The overall goal of this proposal is to gain new understanding into the mechanisms of atherosclerosis. The specific objective is to investigate how platelet-derived growth factor (PDGF) regulates glucose transport and insulin receptor signaling to influence phenotypic changes in vascular smooth muscle cells (VSMCs). The development of vascular complications in nondiabetic and diabetic patients correlates closely with increased VSMC glucose metabolism and dysregulated insulin signaling. Preliminary studies reveal that PDGF-induced VSMC proliferation is accompanied by enhanced glucose uptake through glucose transporters (GLUTs) and impaired insulin receptor signaling. Serine phosphorylation or downregulation of insulin receptor substrates (IRS-1/2) by PDGF attenuates insulin-induced IRS-associated phosphoinositide 3-kinase (PI 3-kinase) activity. We therefore hypothesize that PDGF contributes to vascular proliferative disease by altering glucose transport and insulin receptor signaling in VSMCs.

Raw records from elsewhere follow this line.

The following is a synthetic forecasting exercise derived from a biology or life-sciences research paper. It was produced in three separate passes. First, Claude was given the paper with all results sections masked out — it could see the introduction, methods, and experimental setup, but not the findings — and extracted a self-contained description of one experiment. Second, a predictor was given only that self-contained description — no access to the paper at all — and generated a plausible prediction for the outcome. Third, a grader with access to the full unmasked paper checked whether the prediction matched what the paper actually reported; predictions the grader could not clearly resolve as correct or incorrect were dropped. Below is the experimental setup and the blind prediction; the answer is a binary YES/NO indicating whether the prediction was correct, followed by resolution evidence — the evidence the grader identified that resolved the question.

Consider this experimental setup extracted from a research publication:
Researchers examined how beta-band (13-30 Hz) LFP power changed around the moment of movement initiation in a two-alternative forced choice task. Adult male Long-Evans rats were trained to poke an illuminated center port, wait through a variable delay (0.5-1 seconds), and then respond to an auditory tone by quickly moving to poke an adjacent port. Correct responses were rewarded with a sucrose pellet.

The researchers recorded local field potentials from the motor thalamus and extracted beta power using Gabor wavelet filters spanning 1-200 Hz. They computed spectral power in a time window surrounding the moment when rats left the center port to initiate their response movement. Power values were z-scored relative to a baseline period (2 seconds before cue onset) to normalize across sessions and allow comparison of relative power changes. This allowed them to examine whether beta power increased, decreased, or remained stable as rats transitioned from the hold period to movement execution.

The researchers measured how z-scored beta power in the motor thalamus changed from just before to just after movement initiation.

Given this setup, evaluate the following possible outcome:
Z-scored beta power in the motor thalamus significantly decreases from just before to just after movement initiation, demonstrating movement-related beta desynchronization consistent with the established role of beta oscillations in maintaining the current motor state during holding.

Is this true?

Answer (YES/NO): NO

Specific Aim 1 will determine the mechanism by which PDGF alters VSMC glucose transport and insulin signaling and its functional consequences in the glycolytic, proliferative, and contractile phenotype.

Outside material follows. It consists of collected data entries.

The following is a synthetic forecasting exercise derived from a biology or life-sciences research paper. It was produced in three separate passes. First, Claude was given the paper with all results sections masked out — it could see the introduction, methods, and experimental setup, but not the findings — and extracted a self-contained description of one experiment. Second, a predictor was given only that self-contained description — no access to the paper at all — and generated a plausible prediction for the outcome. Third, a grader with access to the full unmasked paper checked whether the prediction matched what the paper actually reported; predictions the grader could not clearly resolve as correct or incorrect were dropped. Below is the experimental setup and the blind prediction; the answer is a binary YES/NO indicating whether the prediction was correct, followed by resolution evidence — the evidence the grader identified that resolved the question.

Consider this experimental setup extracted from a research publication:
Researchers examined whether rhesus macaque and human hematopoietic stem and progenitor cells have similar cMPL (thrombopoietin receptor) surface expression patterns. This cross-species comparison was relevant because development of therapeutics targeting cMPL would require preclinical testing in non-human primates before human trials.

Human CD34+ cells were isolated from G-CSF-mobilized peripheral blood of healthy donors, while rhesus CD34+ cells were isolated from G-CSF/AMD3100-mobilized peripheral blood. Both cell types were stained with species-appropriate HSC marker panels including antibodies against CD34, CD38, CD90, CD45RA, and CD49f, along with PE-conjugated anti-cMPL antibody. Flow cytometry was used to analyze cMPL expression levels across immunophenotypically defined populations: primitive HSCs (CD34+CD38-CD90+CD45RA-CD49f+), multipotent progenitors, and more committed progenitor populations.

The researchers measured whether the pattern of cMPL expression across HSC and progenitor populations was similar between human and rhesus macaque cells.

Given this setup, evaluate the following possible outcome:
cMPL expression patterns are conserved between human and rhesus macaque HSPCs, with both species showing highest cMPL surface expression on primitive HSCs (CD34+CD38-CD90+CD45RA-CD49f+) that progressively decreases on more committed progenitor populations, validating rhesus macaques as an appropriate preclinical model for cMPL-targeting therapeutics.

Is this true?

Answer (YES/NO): YES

This aim will use human aortic VSMCs to determine the differential effects of PDGF and insulin on glucose uptake, glycolysis, GLUT-1/GLUT-4 expression and translocation, IRS- 1/2 expression and phosphorylation, and the key signaling events/SRF transcription factor that regulate glycolytic, proliferative, and contractile phenotype. Constitutive overexpression and gene-silencing strategies will be employed to elucidate the distinct roles of GLUT isoforms and IRS isoforms in regulating VSMC phenotype.

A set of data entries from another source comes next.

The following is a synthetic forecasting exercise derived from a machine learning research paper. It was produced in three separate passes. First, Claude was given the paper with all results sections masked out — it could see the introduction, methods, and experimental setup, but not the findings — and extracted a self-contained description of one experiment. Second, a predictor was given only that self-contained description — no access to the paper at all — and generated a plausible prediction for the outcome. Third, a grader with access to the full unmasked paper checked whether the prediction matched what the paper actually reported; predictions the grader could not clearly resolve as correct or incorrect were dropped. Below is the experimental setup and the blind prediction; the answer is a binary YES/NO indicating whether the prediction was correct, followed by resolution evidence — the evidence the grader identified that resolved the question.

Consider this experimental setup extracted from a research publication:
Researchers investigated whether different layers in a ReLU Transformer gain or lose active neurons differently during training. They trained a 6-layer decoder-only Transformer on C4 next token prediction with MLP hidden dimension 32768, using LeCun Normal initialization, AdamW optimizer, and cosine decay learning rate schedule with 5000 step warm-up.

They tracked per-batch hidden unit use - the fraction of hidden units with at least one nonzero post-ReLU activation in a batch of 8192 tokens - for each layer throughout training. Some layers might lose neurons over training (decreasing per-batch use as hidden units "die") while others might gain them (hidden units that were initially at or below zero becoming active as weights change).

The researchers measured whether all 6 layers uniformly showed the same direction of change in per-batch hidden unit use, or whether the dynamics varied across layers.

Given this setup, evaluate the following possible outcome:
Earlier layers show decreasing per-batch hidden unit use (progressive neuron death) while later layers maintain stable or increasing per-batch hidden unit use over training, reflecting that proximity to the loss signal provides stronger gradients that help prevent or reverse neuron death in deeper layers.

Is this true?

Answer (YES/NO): YES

Specific Aim 2 will determine the mechanism by which systemic insulin resistance and/or GLUT4 deficiency alter injury-induced neointimal growth and PDGF- vs insulin-induced glucose transport.
This aim will employ femoral arterial injury model in high-fat fed mice and GLUT4-null mice, to determine the roles of endogenous PDGF and glucose transporters toward neointimal growth, and the effects of intravenous PDGF vs insulin on neointimal glucose metabolism.
Specific Aim 3 will determine the mechanism by which diabetes alters VSMC glucose transport and insulin signaling and its functional consequences in conduit vessel neointimal growth and vasoconstriction.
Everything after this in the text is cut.